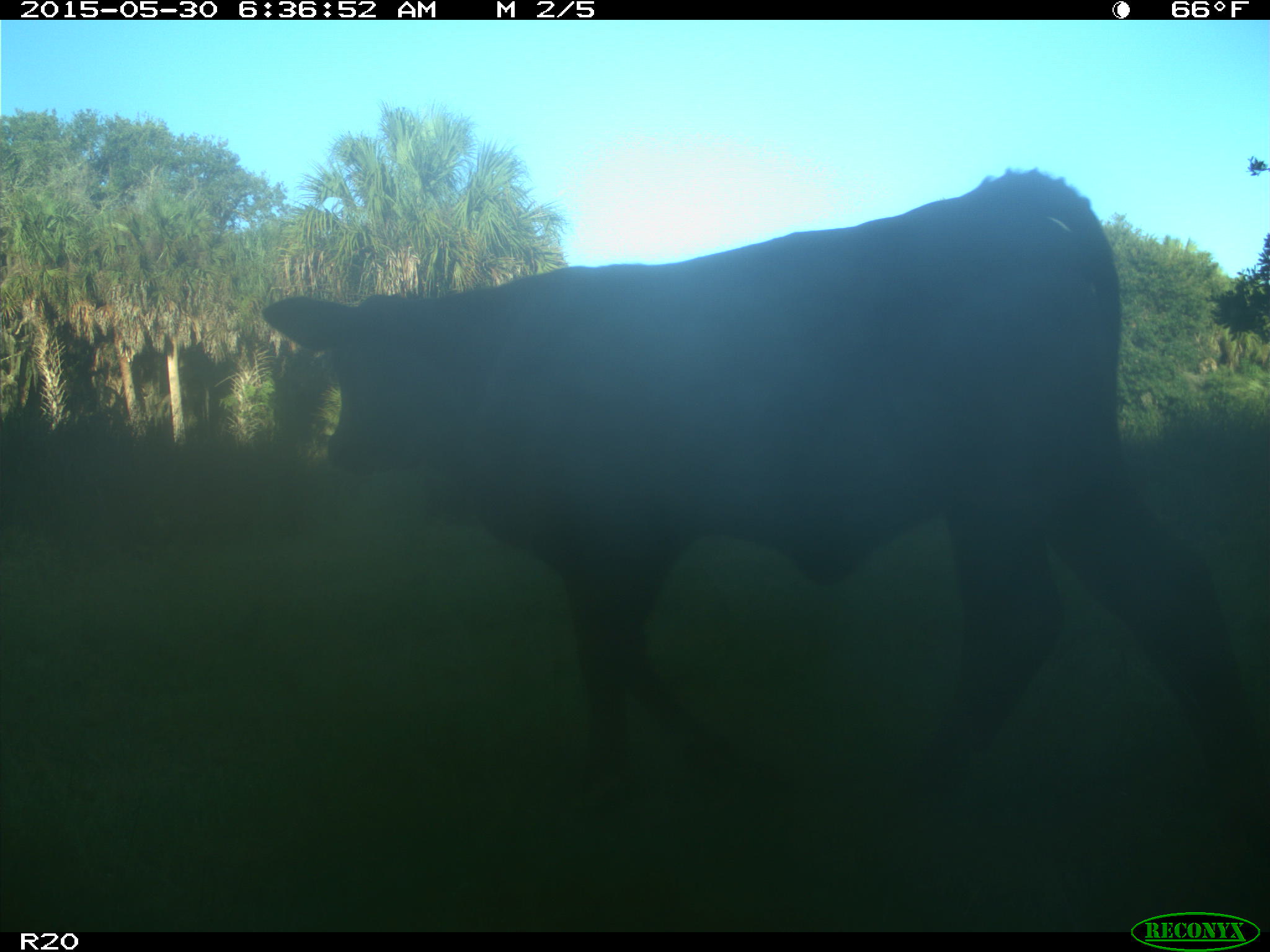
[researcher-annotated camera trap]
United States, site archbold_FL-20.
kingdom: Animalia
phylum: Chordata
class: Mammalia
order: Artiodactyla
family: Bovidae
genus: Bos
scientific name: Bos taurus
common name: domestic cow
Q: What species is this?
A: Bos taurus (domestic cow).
※ ※ ※
# [Prompt]
Pictures in the records above are not copied; print everything else exactly.

# [Task response]
[researcher-annotated camera trap]
United States, site archbold_FL-20.
kingdom: Animalia
phylum: Chordata
class: Mammalia
order: Artiodactyla
family: Bovidae
genus: Bos
scientific name: Bos taurus
common name: domestic cow
Q: What species is this?
A: Bos taurus (domestic cow).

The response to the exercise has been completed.